His eyes flick up, narrowing when they focus on me, challenging me. Maybe my pissing and moaning has become too much for him to bear, but there is no such thing as too much when discussing a family torn from you, and as I prepare to tell him that, I realize he’s actually looking behind me. I turn, and we both regard Greig and Belousz with long, dead stares.
I can hear Walleus swallow on th
e other side of the table and wonder if they did too. He and Belousz exchange a quick glance.
“We need him,” Greig says to Walleus, indicating me.
“I’m sitting right here. You can address me.”
He gives me a disgusted look, then turns back to Walleus and repeats it.
I tap my wrist, an archaic gesture that we still do for some reason. “I’ve got a job in ten. Sorry.”
Belousz doesn’t even blink his eye. “If Lady Morrigan wants you, Lady Morrigan gets you. So,” he exhales, “as we said.”
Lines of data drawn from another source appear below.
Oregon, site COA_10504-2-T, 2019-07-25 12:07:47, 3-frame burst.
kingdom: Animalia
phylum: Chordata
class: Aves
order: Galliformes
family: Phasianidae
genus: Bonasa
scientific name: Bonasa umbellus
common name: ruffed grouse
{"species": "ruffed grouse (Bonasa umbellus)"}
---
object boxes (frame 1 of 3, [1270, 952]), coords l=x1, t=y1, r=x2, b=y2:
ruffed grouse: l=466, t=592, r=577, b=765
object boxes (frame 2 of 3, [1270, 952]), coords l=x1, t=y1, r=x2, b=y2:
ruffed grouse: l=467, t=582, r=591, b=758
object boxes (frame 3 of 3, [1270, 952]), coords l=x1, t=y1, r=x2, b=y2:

Pressing my fingertips against the mug, feeling the give of flesh against the cooling porcelain, I estimate how hard I could smash it against his head before it breaks, then take a deep breath and push my palms against the table to rise.
Walleus grabs my wrist to stop me.
“Is this moving on?” I say to him. “Because it looks the same to me.”
He does not look at me nor the two men, but instead stares through them.
“Were you following us?” he says. The words leave his mouth but his teeth do not part. He barely glances at Greig, but from the way Greig tries to conceal his flinch this is not a tone he uses lightly. Still, Greig remains silent.
“Don’t ignore me,” he says.
Greig pulls back his shoulders to stick out his chest, some new kind of confidence I haven’t seen in him, then nods to Belousz for back up. “By the order of Lady Morrigan, we need Henraek.”
I say, “It’s fine,” quickly to Walleus then stand and push my chair into Belousz’s legs twice, waiting for him to move before I put it all the way under the table.
“Appreciate your company,” I say to Walleus, “but you can’t dodge the truth forever. Light shines on everything, no matter how hard we try to hide.”
“Henraek, you have no idea,” he says. “Make sure your orders are filled.”
I walk out the door, waiting for Belousz and Greig to catch up.
When they come up on either side of me out on the sidewalk, I ask what the hell they want. And when they answer, “We need you to get us inside Johnstone’s,” my blood turns thick with anxiety. I never thought the Tathadann could move so quickly. I wonder how long this word has been going round their campfire.